Хорошим примером может послужить выговская община в Поморье (XVIII в.) По обыкновению эскапистов, эти ребята зажили полумонашески-полукоммунистически. «Чиноположение общины гласило: Все иметь в казне общим, у себя не иметь ни денег, ни платья, ни иных вещей, трапезу иметь всем общую ‹…› пища же и питие всем равны». Выговцы отказались от государства, царя и священнослужителей, и принялись ждать конца света. Конец, как водится, все не наступал, и постепенно они пошли на компромиссы, прежде всего, с собой, потом – с государством. Только отпочковавшиеся от них филипповцы продолжали гордо нести знамя нонконформизма. Они отказались от коллаборационизма с государством в форме налогов и армейской службы, снялись с насиженных мест и ушли в такую глушь, что отыскать их правительственным чиновникам редко когда удавалось. Впрочем, и в этих случаях «не могли никого вернуть миру – появление солдат всегда служило сигналом к самосожжению» (Там же).
Возникшая в XVIII в. секта бегунов предписывала желающему спастись «уйти от мира ‹…› уйти от всякого соприкосновения с гражданской жизнью, «таитися и бегати». Всякий, кто желает спастись, не должен принимать печати антихриста, т. е. иметь паспорт ‹…› не должен иметь «ни града, ни села, ни дому»; такой человек должен вечно бегать, быть странником, неведомым миру, разорвавшим всякую связь с обществом. ‹…› Бегуны составляли для себя особые маршруты, в которых действительные географические названия были перепутаны со сказочными прозвищами (и точно так же поступали хиппи! – М. Р. ); так делалось нарочно, чтобы сбить с толку полицию. ‹…› В насмешку над антихристом бегуны запасались иногда фальшивыми юмористическими паспортами: Дан сей паспорт из града бога вышнего, из сионской полиции, из голгофского квартала… дан паспорт на один век, а явлен в части святых и в книгу животну под номером будущего века записан (вот молодцы!!! – М. Р .)» (Там же). Коммунами – пытаясь возвратиться к опыту первохристиан – жили духоборы и молокане.
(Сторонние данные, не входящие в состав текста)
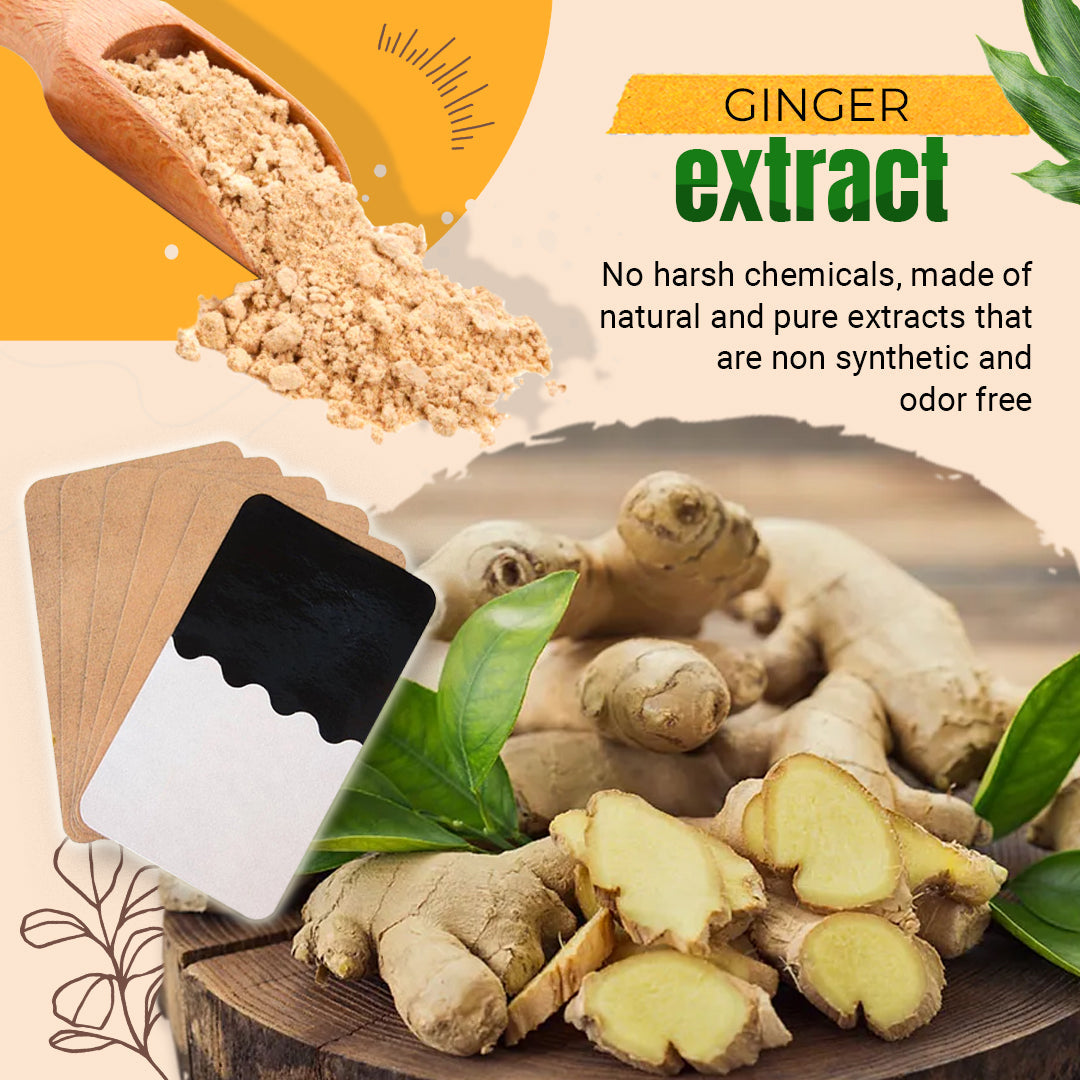 GINGER
extract

No harsh chemicals, made of natural and pure extracts that are non synthetic and odor free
Эпоха Просвещения со свойственным ей рационализмом отделила религиозно-духовные цели от социально-моралистических и ревизовала первохристанский опыт в форму утопического социализма. Вторым корнем к этой идеологии послужил враждебный киникам Платон с его «Государством», и оттого сочинения Томаса Мора, Фрэнсиса Бэкона и Кампанеллы проникнуты духом самого голимого тоталитаризма.
Потребовалось еще время, чтобы воплощенные в жизнь идеи Сен-Симона и Фурье в виде реально существовавших фаланстеров в конечном счете трансформировались – в интерпретации Кропоткина – в анархическую республику Гуляй-Поле, в интерпретации Маркса и Ленина – в СССР, в интерпретации контркультурного взрыва 60-х – в какую-нибудь Христианию или Остров Черных Свиней.
Особняком в этом ряду стоит уникальный опыт Генри Дэвида Торо под названием Уолден, где философ-трансценденталист попробовал единолично осуществить идеал жизни на естественных основаниях – разумеется, в форме бегства от окружающего мира, пользуясь лишь плодами рук своих, минимально сократив потребности тела ради удовлетворения потребностей духа и познания сути вещей. (Этот опыт, несомненно, использовал идеи Жан-Жака Руссо, наложившиеся на только что освоенную западным миром восточную философию, которая – будучи избавлена от прививки европейского рационализма, – оставалась верна духу архаичного иррационализма и прямиком передала законсервированные в ней реликты мифологического сознания утратившему их европейцу.)
ХХ век довел восточные учения до уровня популярности, а во второй половине – так и вовсе ввел в моду, так что не знать азов буддизма, даосизма и дзена стало просто неприлично. Интерес к антропологической экзотике сделал «Золотую ветвь» настольной книгой послевоенного поколения (что, между прочим, немедленно отразилось в культурной надстройке. Так, например, в финале фильма «Apocalypse, now» камера вводит в поле зрения именно эту книгу, лежащую среди немногих предметов на столе у измученного кошмарами Керца, подспудно подготавливая кульминацию – жертвенное убийство, метафорически запараллеленное со сценой ритуального жертвоприношения быка, что, естественно, отсылает к лейтмотиву фрэзеровского сюжета – кровопролитной смене царя-жреца, а песня «Doors» – не та, что звучит в фильме, естественно, не «The End», а «Not to Touch the Earth» – начинается прямой цитатой из этой же книги, как и вторая строка – «Not to see the sun», а ведь это два из списка главных запретов, которые нельзя нарушать царской особе, хранителю магической силы социума, дабы бесценная субстанция не была утрачена безвозвратно).